Description
Given a comma-separated record where
  • each field may be enclosed by a pair of double quotes,
  • fields are separated by commas, and
  • any character escaped by a backslash is treated literally.
In the following, we want to extract the 3rd field.
Raw Input Desired Output
0,1\,2,"3,4,5\",6,7",8,9
aa,"bb,cc\",dd",ee\,ff,"gg",hh,ii,jj
AA,BB,CC,DD,EE
"3,4,5\",6,7"
ee\,ff
CC
Script and Comments
Script1
[ 1] s/^((([^",\]|\\.)*|"([^"\]|\\.)*"),){2}(([^",\]|\\.)*|"([^"\]|\\.)*")(,.*|$)/\5/
Comments
  1. The `-r' option of GNU sed must be used to make sed interpret REs as EREs.
  2. \\ is used to express a literal backslash in REs.
  3. ([^",\]|\\.)*|"([^"\]|\\.)*" matches a field where
    • ([^",\]|\\.)* matches a non-enclosed field while
    • "([^"\]|\\.)*" matches a enclosed one.

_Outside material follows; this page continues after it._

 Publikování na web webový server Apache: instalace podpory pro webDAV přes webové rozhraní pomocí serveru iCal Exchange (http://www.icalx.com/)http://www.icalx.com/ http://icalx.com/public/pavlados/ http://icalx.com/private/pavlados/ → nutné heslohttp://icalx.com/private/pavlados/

  4. The DFA (Deterministic Finite Automata) shown in the following diagram is a machine able to recognize a field:
    • Each circle in the diagram stands for a state.
    • The circle attached with an arrow labeled `start' is the initial state.
    • Reading a character the same as the one in the label of an arc will switch the machine from one state to another.
    • The machine can be switched from a state to another without consuming any character if the arc is not labeled.
    • Reaching a concentric circle means that a field has been recognized.
  5. To extract the 3rd field,
    • first we use ^((([^",\]|\\.)*|"([^"\]|\\.)*"),){2}(([^",\]|\\.)*|"([^"\]|\\.)*")(,.*|$) to match the entire record where the RE can be divided into 3 parts:
      regular expression what is matches
      ^((([^",\]|\\.)*|"([^"\]|\\.)*"),){2}the first two fields
      ([^",\]|\\.)*|"([^"\]|\\.)*" the third field
      (,.*|$) the rest of the record
    • then replace the entire record with the 3rd field whose contents are captured by the fifth pair of parentheses in the RE.
  6. Lines with less than 3 fields will be printed without any modification.